■ YOUR OBJECTIVE ■
Would you transcribe the line that holds "All three self-supervised", plus every line beneath it through the end of the data, exactly and with nothing added?

■ DATASET ■
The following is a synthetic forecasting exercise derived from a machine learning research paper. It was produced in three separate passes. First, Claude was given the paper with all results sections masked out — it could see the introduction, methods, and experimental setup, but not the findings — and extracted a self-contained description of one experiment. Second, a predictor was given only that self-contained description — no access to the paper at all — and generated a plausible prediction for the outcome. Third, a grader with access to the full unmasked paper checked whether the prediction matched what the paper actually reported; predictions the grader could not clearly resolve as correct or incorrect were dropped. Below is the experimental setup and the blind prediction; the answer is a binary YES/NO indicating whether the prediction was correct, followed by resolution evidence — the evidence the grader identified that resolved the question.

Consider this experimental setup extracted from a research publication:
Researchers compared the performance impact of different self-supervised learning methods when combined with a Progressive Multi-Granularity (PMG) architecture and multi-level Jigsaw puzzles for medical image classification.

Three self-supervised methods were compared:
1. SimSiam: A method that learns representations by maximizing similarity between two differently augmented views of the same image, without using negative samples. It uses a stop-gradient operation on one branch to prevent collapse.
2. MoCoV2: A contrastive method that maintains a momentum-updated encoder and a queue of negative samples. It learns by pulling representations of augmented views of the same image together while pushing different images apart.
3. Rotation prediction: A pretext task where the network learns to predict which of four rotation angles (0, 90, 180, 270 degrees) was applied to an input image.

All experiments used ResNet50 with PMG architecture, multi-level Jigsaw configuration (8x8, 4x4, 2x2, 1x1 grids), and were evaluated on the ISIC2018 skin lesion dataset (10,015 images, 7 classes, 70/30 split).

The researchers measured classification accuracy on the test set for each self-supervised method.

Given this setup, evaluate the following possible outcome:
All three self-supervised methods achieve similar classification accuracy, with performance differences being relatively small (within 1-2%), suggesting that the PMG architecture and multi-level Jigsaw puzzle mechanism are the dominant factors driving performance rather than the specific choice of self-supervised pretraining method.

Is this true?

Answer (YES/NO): NO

■ TASK SOLUTION ■
All three self-supervised methods achieve similar classification accuracy, with performance differences being relatively small (within 1-2%), suggesting that the PMG architecture and multi-level Jigsaw puzzle mechanism are the dominant factors driving performance rather than the specific choice of self-supervised pretraining method.

Is this true?

Answer (YES/NO): NO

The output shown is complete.